Based on previous published pilot studies with similar nature, it was estimated that a total of 28 participants provided 80% power for detecting medium pre-post effect size on changes in hemoglobin A1C. Oversampling by almost double helped to account for potential attrition, although the retention in our study was excellent, at 96% through the completion of the education intervention. Inclusion criteria included the following: 1) 21-80 years of age and 2) diagnosed with type 2 diabetes for at least a year. The study procedures were approved by a university institutional review board, and all participants provided written informed consent.

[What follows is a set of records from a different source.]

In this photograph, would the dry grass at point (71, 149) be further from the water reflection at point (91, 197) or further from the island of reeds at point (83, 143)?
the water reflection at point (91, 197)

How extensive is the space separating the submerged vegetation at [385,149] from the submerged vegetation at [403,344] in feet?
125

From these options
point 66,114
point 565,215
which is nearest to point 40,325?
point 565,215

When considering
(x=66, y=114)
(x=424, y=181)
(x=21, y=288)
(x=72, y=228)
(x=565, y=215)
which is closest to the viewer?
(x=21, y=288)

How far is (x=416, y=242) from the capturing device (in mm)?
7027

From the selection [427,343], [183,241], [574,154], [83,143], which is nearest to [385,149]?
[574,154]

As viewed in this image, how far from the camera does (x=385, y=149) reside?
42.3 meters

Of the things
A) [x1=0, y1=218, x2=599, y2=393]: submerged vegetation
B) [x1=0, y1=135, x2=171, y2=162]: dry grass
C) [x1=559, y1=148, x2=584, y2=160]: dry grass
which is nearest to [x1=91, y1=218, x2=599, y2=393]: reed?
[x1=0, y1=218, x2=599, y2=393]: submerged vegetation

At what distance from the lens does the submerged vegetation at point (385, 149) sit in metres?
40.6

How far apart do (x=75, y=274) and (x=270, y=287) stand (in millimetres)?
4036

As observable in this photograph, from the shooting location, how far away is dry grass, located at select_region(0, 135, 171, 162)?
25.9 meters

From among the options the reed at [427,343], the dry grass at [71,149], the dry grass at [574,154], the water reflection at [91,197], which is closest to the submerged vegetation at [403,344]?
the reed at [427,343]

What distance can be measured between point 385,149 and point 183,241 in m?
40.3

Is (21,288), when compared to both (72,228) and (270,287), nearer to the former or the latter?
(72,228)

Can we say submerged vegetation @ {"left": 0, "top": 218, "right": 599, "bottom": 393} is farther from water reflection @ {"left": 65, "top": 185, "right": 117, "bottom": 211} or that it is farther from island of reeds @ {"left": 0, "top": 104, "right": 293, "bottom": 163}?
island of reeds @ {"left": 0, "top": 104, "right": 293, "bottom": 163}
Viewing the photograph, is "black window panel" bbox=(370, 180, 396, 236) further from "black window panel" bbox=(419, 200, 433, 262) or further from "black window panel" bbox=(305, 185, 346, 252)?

Description of the culturally tailored Intervention

The intervention consisted of two sessions of diabetes self-management education which were led by an experienced bilingual family nurse practitioner. The first session lasted 1.5 hours and the second session, which occurred 2 weeks later, lasted 2.5 hours. Both sessions were held in a classroom at the community center. A third follow-up session was conducted 3 months post-intervention solely to assess long-term outcomes following the education intervention and thus no education was provided at this visit.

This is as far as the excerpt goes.